Elle le regarda en face, avec moquerie et douceur :

— Quel dommage que vous soyez révolutionnaire !

— Vous êtes une force perdue, insista-t-il.

— Vous êtes une énergie gaspillée.

Elle eut un rire de cristal et d’eau courante :

— Est-ce qu’il n’est pas ridicule, fit-elle avec une soudaine véhémence, de voir un homme se livrer au travail sauvage que vous pratiquez depuis deux jours ? Ce peuple que vous devez mener vers l’avenir, vous l’abreuvez d’antiques rengaines, vous le soulevez par des superstitions dérisoires. La scène des cadavres… le culte des morts… Mais vous nous ramenez dans la Grèce et la Rome des premiers âges !

— Est-ce que vous n’auriez pas le culte des morts ?

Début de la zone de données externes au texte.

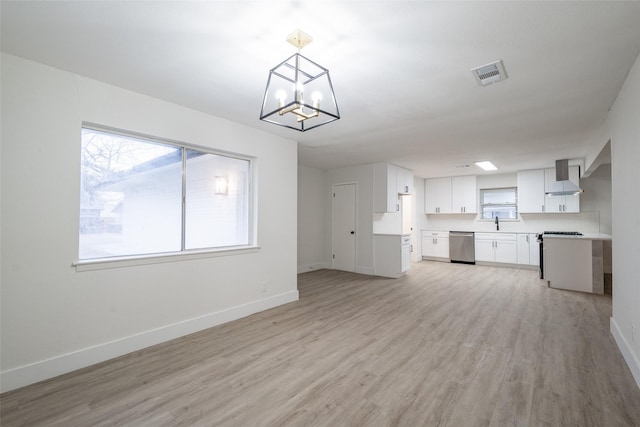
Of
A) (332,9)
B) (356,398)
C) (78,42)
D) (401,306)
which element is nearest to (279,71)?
(332,9)

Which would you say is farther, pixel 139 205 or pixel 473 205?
pixel 473 205

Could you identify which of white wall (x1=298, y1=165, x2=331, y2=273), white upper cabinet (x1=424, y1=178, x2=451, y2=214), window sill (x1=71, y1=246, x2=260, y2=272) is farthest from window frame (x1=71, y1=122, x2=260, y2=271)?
white upper cabinet (x1=424, y1=178, x2=451, y2=214)

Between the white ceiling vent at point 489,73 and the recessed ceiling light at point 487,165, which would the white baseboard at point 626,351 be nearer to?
the white ceiling vent at point 489,73

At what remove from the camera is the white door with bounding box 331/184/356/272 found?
6.90 m

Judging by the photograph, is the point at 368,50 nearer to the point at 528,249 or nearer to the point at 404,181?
the point at 404,181

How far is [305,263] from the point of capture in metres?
6.93

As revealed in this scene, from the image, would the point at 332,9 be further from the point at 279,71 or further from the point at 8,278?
the point at 8,278

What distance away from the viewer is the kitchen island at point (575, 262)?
196 inches

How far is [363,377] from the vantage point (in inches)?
93.7

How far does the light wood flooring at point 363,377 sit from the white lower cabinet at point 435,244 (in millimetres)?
4439

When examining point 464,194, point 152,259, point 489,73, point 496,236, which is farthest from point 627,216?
point 464,194

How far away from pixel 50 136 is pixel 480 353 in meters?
4.39

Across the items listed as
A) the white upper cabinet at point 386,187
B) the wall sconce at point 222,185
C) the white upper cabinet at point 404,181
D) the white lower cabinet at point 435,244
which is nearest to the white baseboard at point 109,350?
the wall sconce at point 222,185

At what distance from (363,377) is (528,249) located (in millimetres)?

— En aucune manière. Je demande qu’on les ensevelisse proprement, le reste me paraît absurde et presque odieux. Tant d’argent gaspillé, par les riches et les pauvres, pour des ossements que la nature traite avec dédain, c’est une folie de barbares, une cruauté envers les vivants misérables. Si le budget des funérailles était consacré à nos vieillards, aucun ne connaîtrait l’indigence. Aussi, lorsqu’il vous a plu de révolutionner la foule pour le cadavre d’un puisatier qui, de son vivant, était brutal, égoïste, presque dangereux, j’ai trouvé que vous faisiez un usage abominable de votre force et je vous ai sincèrement détesté.